Immediately after his arrival, he started working to save money to send for each of his 6 children. From 1960 to 1971, my Titio Boboy, followed by Titia Stella, Titio Reinaldo, my mother, Joanna and grandmother, Rosa, my Titios Walter and Djondjuka and finally, my great-grandmother, arrived in Massachusetts. My family was finally reunited after 15 years of separation.

Unfortunately, Raimundo was not in the best of health and had already received two blood transfusions by 1973 for severe anemia. Only two years after reuniting with his family, my grandfather died on his birthday on January 28, 1973, at 56 years old and two weeks before I was born.

While I never personally met him, I have always had the sense that I knew him and that he was/is my guardian angel because my family always spoke about him. My grandmother often spoke of “Kel Alma” (That Soul) when referring to my grandfather

I know his is but one of the many stories of the Cape Verdean diaspora but it is one that I hold near and dear. I would love to know if any of you have similar stories to tell.

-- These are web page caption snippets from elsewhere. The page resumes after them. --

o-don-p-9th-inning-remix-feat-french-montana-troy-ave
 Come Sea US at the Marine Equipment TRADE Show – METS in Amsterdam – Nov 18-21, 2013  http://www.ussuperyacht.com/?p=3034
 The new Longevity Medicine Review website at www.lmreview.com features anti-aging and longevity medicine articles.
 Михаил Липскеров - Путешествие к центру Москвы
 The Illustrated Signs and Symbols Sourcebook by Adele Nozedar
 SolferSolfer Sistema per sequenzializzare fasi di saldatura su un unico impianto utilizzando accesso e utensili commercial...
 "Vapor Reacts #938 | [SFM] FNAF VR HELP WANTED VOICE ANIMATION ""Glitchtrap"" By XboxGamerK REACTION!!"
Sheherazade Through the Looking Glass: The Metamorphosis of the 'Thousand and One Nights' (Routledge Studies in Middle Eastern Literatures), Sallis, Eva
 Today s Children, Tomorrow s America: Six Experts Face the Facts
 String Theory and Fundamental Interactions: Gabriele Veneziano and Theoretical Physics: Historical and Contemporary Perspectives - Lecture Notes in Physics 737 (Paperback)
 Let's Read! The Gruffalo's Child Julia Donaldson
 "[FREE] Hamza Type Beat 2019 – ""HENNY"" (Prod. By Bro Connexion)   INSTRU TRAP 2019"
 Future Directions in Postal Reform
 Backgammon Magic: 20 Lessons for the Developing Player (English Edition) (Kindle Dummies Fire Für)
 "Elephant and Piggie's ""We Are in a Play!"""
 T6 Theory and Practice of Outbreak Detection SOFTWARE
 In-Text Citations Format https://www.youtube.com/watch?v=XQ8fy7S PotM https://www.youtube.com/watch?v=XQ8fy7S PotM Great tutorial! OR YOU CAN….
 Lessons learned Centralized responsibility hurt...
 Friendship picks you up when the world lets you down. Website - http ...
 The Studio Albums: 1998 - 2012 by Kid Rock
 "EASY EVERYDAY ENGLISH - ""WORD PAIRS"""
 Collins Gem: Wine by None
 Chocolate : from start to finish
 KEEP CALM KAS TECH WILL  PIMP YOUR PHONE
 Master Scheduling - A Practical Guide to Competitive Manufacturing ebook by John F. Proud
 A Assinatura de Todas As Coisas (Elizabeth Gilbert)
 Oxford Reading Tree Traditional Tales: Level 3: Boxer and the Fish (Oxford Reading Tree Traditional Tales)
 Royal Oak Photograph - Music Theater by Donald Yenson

The Cape Verdeans and the PAIGC Struggle For National Liberation: An Interview with Salahudin Omowale Matteos (1973)

For many of us who are descendants of Cape Verdean immigrants who arrived in the United States prior to Independence in 1975, the subject of Cape Verdean Independence and Amilcar Cabral, the father of Cape Verdean Independence, is often learned later in life. For many reasons,  identification and connection with a liberation movement in Africa has often been quite elusive. Knowledge of and pride in our European ancestry often overshadowed even acknowledgement of our African ancestry.

From my own reading of his speeches and by most other accounts, Amilcar Cabral was a brilliant theorist and strategist. Understanding that the history that resulted in the creation of the “Caboverdeano” was intrinsically woven with the people of mainland Africa, he sought to integrate Cape Verdeans into the struggle for liberation on the mainland to rid Guinea Bissau AND Cabo Verde of colonial rule. The unification of Cabo Verde with its African brothers was a major priority. But in the years during the struggle and even today, it is not hard to find elements of resistance to the ideas of Cabral and even the idea of Cape Verdean Independence, itself, within the Cape Verdean community in the United States and the Diaspora.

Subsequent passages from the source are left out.